__DOCUMENT EXCERPT__:
§ §
Datasets
We found optimal hyperpaths with Mmunin on instances from the NCI-PID and Reactome datasets.
The NCI-PID dataset aggregates all pathways from NCI-PID, and the Reactome dataset aggregates all pathways from Reactome.
To build a hypergraph for each dataset, we map each protein or small molecule to a vertex and each reaction to a hyperedge, with reactants in the tail and products in the head.
This results in 9,009 vertices and 8,456 hyperedges for the NCI-PID hypergraph, and 20,458 vertices and 11,802 hyperedges for the Reactome hypergraph.
For all instances, we create a supersource s and add a single hyperedge e with only s in its tail and a head containing all vertices with no in-edges (which we call our sources).
Then, for each individual instance, we connect one target v (a vertex with no out-edges) to a sink t by an ordinary graph edge (v, t). This results in 2,636 NCI-PID instances and 5,066 Reactome instances.
§ §
__TASKS TO PERFORM__:
1/ List every number the passage on the NCI-PID and Reactome datasets gives, with what each one counts.
2/ Continue the passage on the NCI-PID and Reactome datasets from the point where it ends.

__MATERIAL SHOWN__:
§ §
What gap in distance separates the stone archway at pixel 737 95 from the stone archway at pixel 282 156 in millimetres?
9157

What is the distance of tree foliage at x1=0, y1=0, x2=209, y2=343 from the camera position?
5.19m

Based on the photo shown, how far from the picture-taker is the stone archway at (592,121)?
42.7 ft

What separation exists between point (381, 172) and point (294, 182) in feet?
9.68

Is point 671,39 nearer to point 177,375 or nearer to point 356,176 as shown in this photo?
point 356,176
§ §
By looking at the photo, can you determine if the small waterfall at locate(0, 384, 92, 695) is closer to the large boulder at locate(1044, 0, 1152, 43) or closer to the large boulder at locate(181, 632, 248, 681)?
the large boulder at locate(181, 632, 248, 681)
§ §
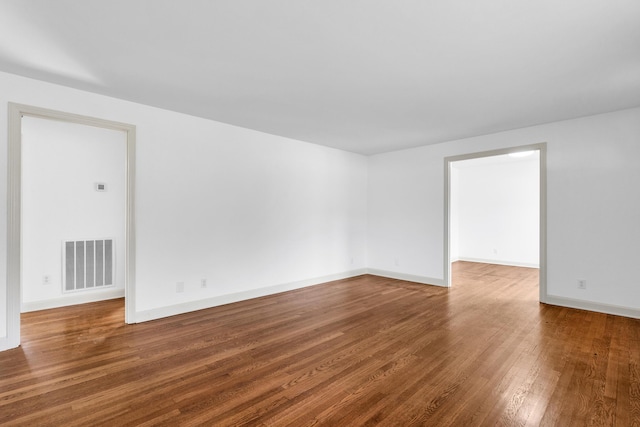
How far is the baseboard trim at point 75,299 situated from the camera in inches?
§ §
__RESULTS IN ORDER__:
1/
- 9,009: vertices in the NCI-PID hypergraph
- 8,456: hyperedges in the NCI-PID hypergraph
- 20,458: vertices in the Reactome hypergraph
- 11,802: hyperedges in the Reactome hypergraph
- 2,636: NCI-PID instances
- 5,066: Reactome instances

2/
Running time
Mmunin is remarkably fast in practice, with a median running time under 10 seconds.
The maximum running time over all ~7,000 instances is under 30 minutes, demonstrating that it is now feasible to find optimal general shortest hyperpaths very fast, even for large instances with over 10,000 hyperedges.
We note that for instances of pathway reconstruction, the running time increased to around 24 hours for instances with twice the number of double-reachable edges.
Source code
Source code for Mmunin along with documentation is available on GitHub.